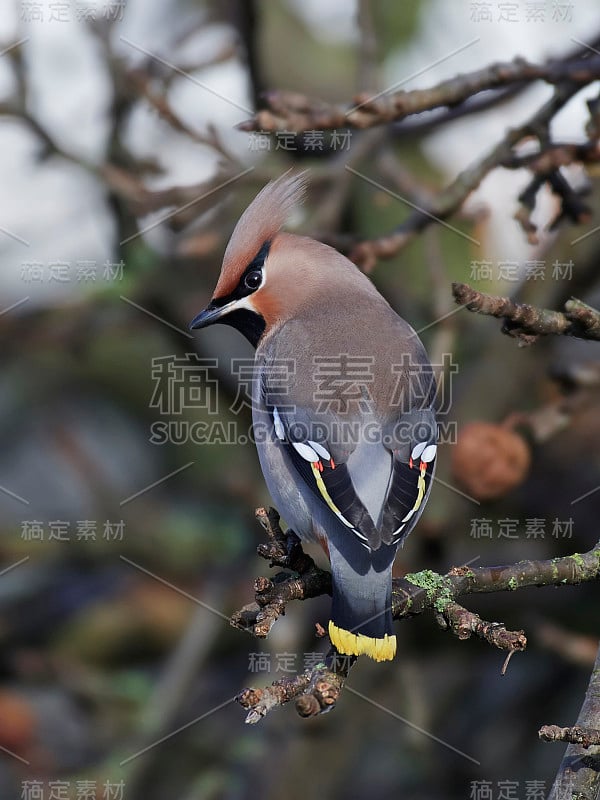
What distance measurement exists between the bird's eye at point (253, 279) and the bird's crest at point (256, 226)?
3 centimetres

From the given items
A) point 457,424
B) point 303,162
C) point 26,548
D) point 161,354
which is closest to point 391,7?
point 303,162

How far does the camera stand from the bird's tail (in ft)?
7.11

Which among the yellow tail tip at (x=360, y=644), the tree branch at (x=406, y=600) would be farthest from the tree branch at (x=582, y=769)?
the yellow tail tip at (x=360, y=644)

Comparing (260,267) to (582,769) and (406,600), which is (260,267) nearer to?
(406,600)

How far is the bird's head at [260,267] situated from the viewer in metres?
2.87

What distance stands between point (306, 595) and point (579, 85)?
1610 millimetres

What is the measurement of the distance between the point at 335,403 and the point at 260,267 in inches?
23.4

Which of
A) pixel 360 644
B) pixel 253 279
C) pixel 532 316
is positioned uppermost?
pixel 532 316

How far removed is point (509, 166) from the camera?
2906mm

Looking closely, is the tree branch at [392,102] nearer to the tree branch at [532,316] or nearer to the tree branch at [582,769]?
the tree branch at [532,316]

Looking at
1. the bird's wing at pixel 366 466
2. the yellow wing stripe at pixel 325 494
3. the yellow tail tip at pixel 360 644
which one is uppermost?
the bird's wing at pixel 366 466

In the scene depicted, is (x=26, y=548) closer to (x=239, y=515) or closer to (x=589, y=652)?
(x=239, y=515)

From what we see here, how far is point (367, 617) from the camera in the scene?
2195 millimetres

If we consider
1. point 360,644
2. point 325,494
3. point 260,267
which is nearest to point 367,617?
point 360,644
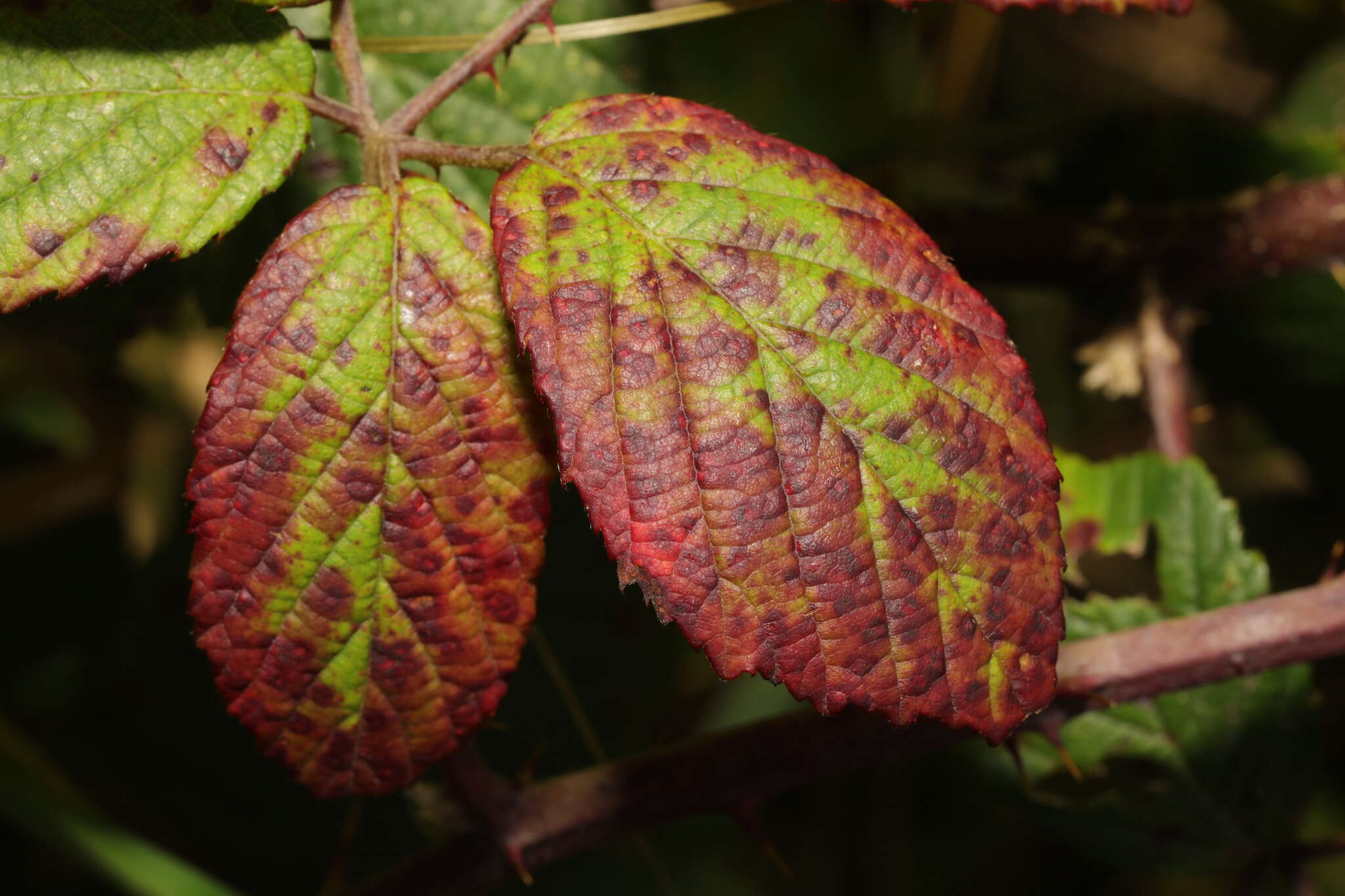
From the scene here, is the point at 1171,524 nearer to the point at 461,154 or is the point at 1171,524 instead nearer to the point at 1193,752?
the point at 1193,752

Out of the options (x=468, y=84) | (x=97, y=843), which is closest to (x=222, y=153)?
(x=468, y=84)

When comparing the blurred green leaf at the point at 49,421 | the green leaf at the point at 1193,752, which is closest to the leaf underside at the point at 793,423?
the green leaf at the point at 1193,752

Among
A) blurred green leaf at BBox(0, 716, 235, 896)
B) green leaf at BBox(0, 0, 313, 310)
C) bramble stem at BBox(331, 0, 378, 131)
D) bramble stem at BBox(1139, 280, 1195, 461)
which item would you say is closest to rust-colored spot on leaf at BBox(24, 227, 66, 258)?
green leaf at BBox(0, 0, 313, 310)

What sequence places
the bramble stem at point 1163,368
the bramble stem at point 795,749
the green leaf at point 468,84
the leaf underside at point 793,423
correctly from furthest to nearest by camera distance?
the bramble stem at point 1163,368, the green leaf at point 468,84, the bramble stem at point 795,749, the leaf underside at point 793,423

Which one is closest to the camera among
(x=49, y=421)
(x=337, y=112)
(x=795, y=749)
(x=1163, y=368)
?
(x=337, y=112)

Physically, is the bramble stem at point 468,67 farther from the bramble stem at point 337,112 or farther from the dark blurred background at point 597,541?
the dark blurred background at point 597,541

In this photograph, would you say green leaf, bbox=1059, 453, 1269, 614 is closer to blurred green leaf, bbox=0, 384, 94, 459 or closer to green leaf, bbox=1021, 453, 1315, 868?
green leaf, bbox=1021, 453, 1315, 868
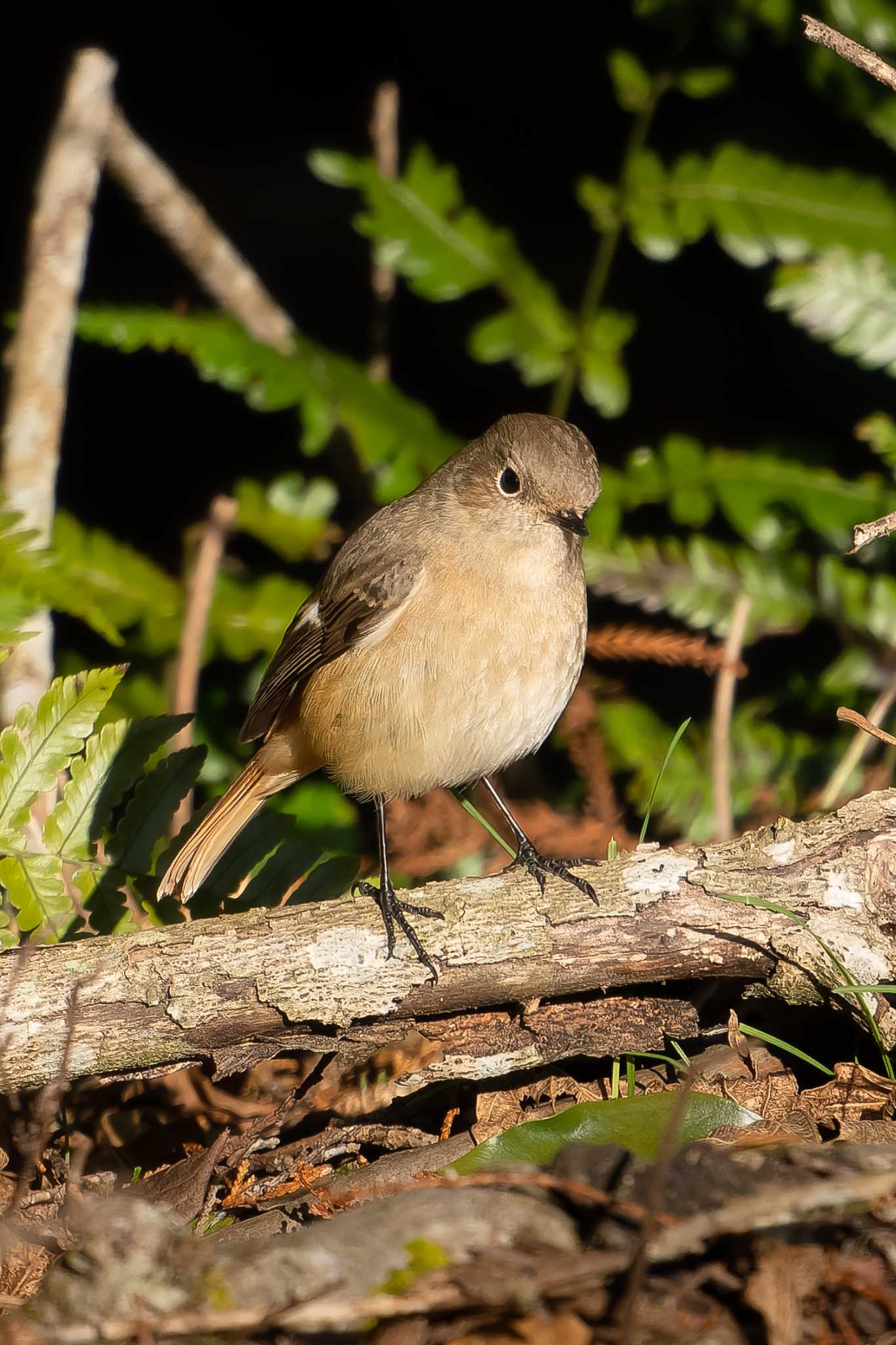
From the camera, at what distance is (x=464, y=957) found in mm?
3334

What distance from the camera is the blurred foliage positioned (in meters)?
5.05

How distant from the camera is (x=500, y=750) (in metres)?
4.29

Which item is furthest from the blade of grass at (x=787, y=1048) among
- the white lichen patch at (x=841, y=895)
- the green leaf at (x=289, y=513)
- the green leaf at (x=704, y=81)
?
the green leaf at (x=704, y=81)

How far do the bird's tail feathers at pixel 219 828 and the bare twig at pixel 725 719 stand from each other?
5.48 ft

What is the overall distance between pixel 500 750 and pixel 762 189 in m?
2.66

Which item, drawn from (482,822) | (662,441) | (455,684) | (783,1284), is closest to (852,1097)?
(783,1284)

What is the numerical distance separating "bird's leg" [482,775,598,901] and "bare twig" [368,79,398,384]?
222cm

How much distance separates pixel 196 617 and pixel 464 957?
2.39 meters

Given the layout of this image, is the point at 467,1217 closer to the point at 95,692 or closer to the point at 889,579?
the point at 95,692

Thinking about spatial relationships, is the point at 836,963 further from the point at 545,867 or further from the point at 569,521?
the point at 569,521

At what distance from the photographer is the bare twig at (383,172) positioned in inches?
232

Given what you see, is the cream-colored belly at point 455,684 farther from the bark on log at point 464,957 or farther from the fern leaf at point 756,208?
the fern leaf at point 756,208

The exercise:
Will you set down the records word for word while leaving out every picture?

The result:
What distance measurement exists between the bird's eye at point (253, 279) and the bird's crest at point (256, 226)?
3 centimetres

From the given items
A) point 457,424
B) point 303,162
C) point 26,548
D) point 161,354
which is closest to point 391,7?
point 303,162

How far does the camera stand from the bird's tail (in ft)?
7.11

Which among the yellow tail tip at (x=360, y=644), the tree branch at (x=406, y=600) would be farthest from the tree branch at (x=582, y=769)?
the yellow tail tip at (x=360, y=644)

Comparing (260,267) to (582,769) and (406,600), which is (260,267) nearer to?
(406,600)

How far is the bird's head at [260,267] situated from the viewer in metres?
2.87

What distance stands between point (306, 595) and point (579, 85)?
1610 millimetres

What is the measurement of the distance between the point at 335,403 and the point at 260,267 in inches?
23.4

Which of
A) pixel 360 644
B) pixel 253 279
C) pixel 532 316
is positioned uppermost?
pixel 532 316

How far removed is point (509, 166) from the camera?
2906mm

Looking closely, is the tree branch at [392,102] nearer to the tree branch at [532,316] or nearer to the tree branch at [582,769]?
the tree branch at [532,316]

Looking at
1. the bird's wing at pixel 366 466
2. the yellow wing stripe at pixel 325 494
3. the yellow tail tip at pixel 360 644
which one is uppermost?
the bird's wing at pixel 366 466

In the scene depicted, is (x=26, y=548) closer to (x=239, y=515) or closer to (x=589, y=652)?
(x=239, y=515)

From what we see here, how far is point (367, 617) from the camera in the scene?
2195 millimetres

If we consider
1. point 360,644
2. point 325,494
3. point 260,267
which is nearest to point 367,617?
point 360,644
From the scene here, is the point at 1171,524 nearer to the point at 461,154 or is the point at 1171,524 instead nearer to the point at 1193,752?
the point at 1193,752

Out of the options (x=468, y=84) | (x=97, y=843), which is closest to (x=222, y=153)?
(x=468, y=84)

When comparing the blurred green leaf at the point at 49,421 | the green leaf at the point at 1193,752, which is closest to the leaf underside at the point at 793,423?
the green leaf at the point at 1193,752

Among
A) blurred green leaf at BBox(0, 716, 235, 896)
B) green leaf at BBox(0, 0, 313, 310)
C) bramble stem at BBox(331, 0, 378, 131)
D) bramble stem at BBox(1139, 280, 1195, 461)
which item would you say is closest to rust-colored spot on leaf at BBox(24, 227, 66, 258)?
green leaf at BBox(0, 0, 313, 310)

What sequence places
the bramble stem at point 1163,368
the bramble stem at point 795,749
the green leaf at point 468,84
the leaf underside at point 793,423
correctly from furthest to nearest by camera distance?
the bramble stem at point 1163,368, the green leaf at point 468,84, the bramble stem at point 795,749, the leaf underside at point 793,423

Which one is closest to the camera among
(x=49, y=421)
(x=337, y=112)
(x=795, y=749)
(x=1163, y=368)
?
(x=337, y=112)

Physically, is the bramble stem at point 468,67 farther from the bramble stem at point 337,112 or farther from the dark blurred background at point 597,541?
the dark blurred background at point 597,541

In this photograph, would you say green leaf, bbox=1059, 453, 1269, 614 is closer to blurred green leaf, bbox=0, 384, 94, 459 or closer to green leaf, bbox=1021, 453, 1315, 868?
green leaf, bbox=1021, 453, 1315, 868
From the camera, at what distance is (x=464, y=957) found in mm?
3334

What distance from the camera is the blurred foliage positioned (in meters)?
5.05

How distant from the camera is (x=500, y=750) (in metres)?
4.29

Which item is furthest from the blade of grass at (x=787, y=1048) among
- the white lichen patch at (x=841, y=895)
- the green leaf at (x=289, y=513)
- the green leaf at (x=704, y=81)
?
the green leaf at (x=704, y=81)

How far do the bird's tail feathers at pixel 219 828 and the bare twig at pixel 725 719 stand from each other?
5.48 ft

What is the overall distance between pixel 500 750 and pixel 762 189 in m?
2.66

Which item, drawn from (482,822) | (662,441) | (455,684) | (783,1284), is closest to (852,1097)?
(783,1284)

What is the numerical distance separating "bird's leg" [482,775,598,901] and "bare twig" [368,79,398,384]?
222cm

How much distance separates pixel 196 617 and pixel 464 957?
2.39 meters

Given the layout of this image, is the point at 467,1217 closer to the point at 95,692 or closer to the point at 889,579?
the point at 95,692

Thinking about spatial relationships, is the point at 836,963 further from the point at 545,867 or further from the point at 569,521?
the point at 569,521

At what distance from the photographer is the bare twig at (383,172) positioned in inches?
232

Given what you see, is the cream-colored belly at point 455,684 farther from the bark on log at point 464,957 or farther from the fern leaf at point 756,208?
the fern leaf at point 756,208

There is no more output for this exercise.